**Verilen Metin**
“Dokunulmazlık” teklifi yasalaştı

TBMM (AA) – AK Parti Grup Başkanvekili Bülent Turan, Yasama’nın kendi üzerine düşeni yaptığını, milletin beklentilerini yerine getirip dokunulmazlıkların önündeki engeli kaldırdığını belirterek, “Bundan sonraki görev yargınındır. Bizim buna söz söyleme hakkımız yok.” dedi.

TBMM’de gazetecilerin sorularını yanıtlayan Turan, cumhuriyet tarihinin belki de en önemli görüşmelerinden birinin bugün tamamlandığını belirterek, “Bu konuda milletin, şehit annelerinin, gazilerin beklentilerini karşılayan ve ‘evet’ oyu veren tüm milletvekillerimize, hangi partiden olurlarsa olsunlar teşekkür etmek istiyorum.” ifadesini kullandı.

Turan, “Millet bugün dokunulmazlıkların kaldırılmasını, siyasetin üzerindeki kamburun atılmasını ümit ediyordu. Birçok tartışmaya, engelleme girişimine rağmen 376 sayısıyla beraber bu kamburu bir anlamda atmış olduk.” diye konuştu.

Dokunulmazlıkların, çok uzun yıllardan beri Türkiye’de konuşulan ve tartışılan meselelerden biri olduğunu anımsatan Turan, şöyle devam etti:

“Birçok parti kendi programında dokunulmazlığın kaldırılmasını, bununla ilgili vaadlerini defaten ifade etmişlerdi. Son dönemde dokunulmazlık tartışması, terör bağlamında değerlendirildi. Çünkü bildiğiniz gibi terör faaliyetleri için dokunulmazlığın bir zırh olarak kullanıldığı süreci yaşadık. Dokunulmazlık, sadece milletvekillerine, vekillik görevini yerine getirmesinden, bu imkanı vermesinden kaynaklı bir hak olmasına rağmen, bırakın vekilliği, terör faaliyetlerinin altyapısı haline gelmeye başladı.

Sokağa davet edip onlarca kişinin ölmesi sürecinden başlayın da bunun ötesinde aracında silah taşıyanlar, canlı bombanın evine taziyeye gidenler, sırtını PKK’ya dayadığını iddia edenler gibi birçok farklı terör faaliyetinin adı bir anlamda dokunulmazlık zırhıyla engellenmiş oldu. Ancak barış adına oy isteyenlerin, savaş politikalarına, dokunulmazlığın bir imkan vermeyeceğini hem millet hem de Meclis bugün karara bağlamış oldu.”

**Veri Bölümü**
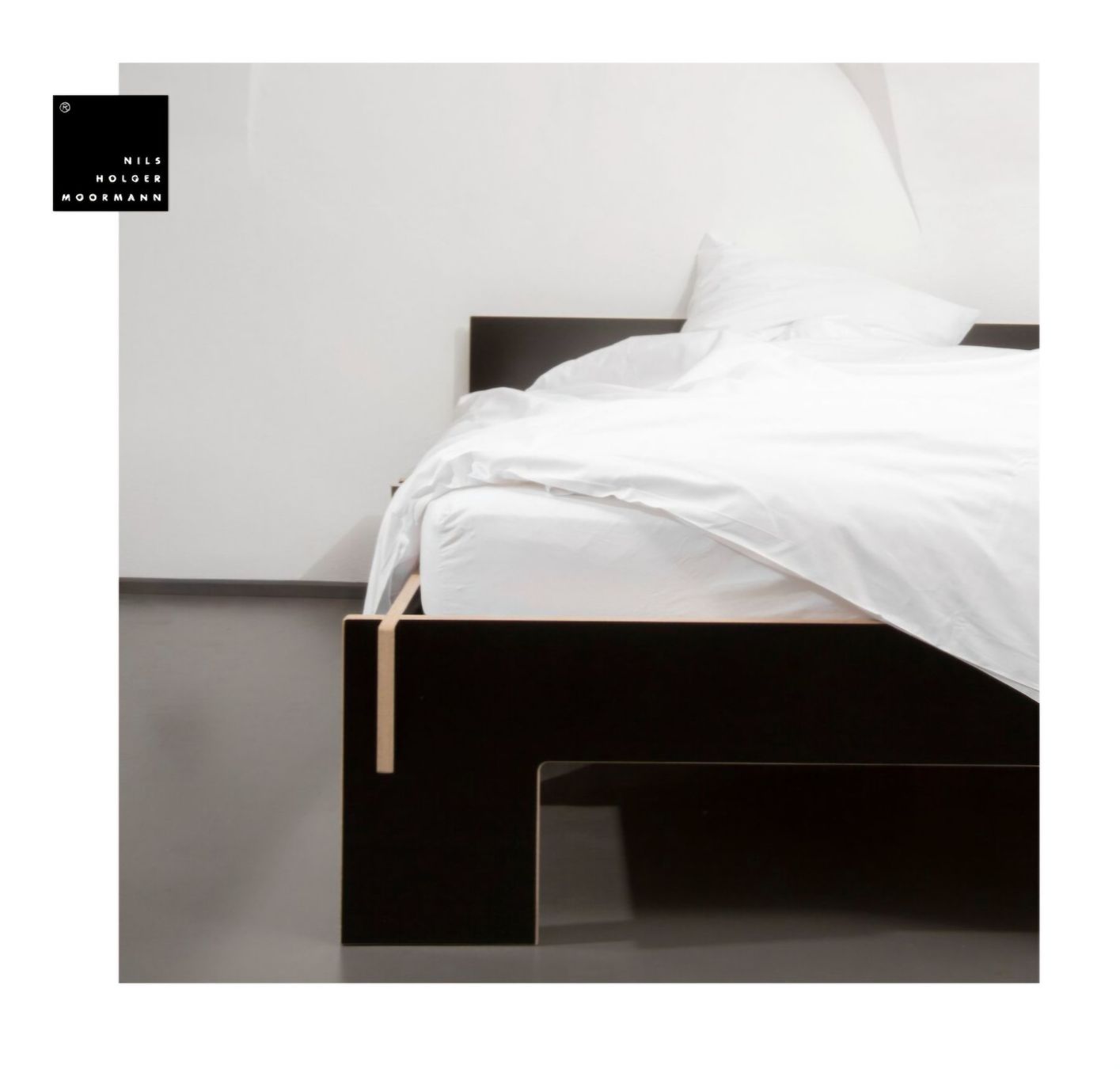 Moormann Betten: Doppelbett Siebenschläfer Moormann mit Kopfteil gebraucht – Gebraucht aus Zürich von lom_lhd7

**Yapılacak İşlem**
Dokunulmazlık teklifinin yasalaşmasına ilişkin haberin devamını, son cümlenin ardından başlayarak yazınız.

**Yazılı Yanıt**
– “Sonuç, bizim için mutlu edicidir”

Eğer bugün 376 oyu alınmasaydı, referandum başta olmak üzere değişik süreçlerin gündeme gelmiş olacağını kaydeden Turan, “Ancak gördük ki 90 yıllık Mustafa Kemal’in partisinin geldiği yer, HDP’nin kötü bir taklidi. İlk tur oylamalarda sadece ‘hayır’ diyerek süreci geçiştiren ancak sonraki süreçte referanduma giderse ikinci turda ‘millet bize ne der, biz millete ne deriz’ diye düşünen CHP yöneticileri, sadece 20 vekiliyle beraber ‘Dokunulmazlıklar kalksın’ diye değil, sadece ‘Bu konu millete, referanduma gitmesin’ diye oy vermiştir. Altını çiziyorum, CHP’nin, 20 vekili ‘evet’ oyu vermekle beraber 133 vekil olduğuna baktığımızda 100’den fazla vekilinin HDP gibi ‘hayır’ oyu verdiğini üzülerek gördük.” dedi.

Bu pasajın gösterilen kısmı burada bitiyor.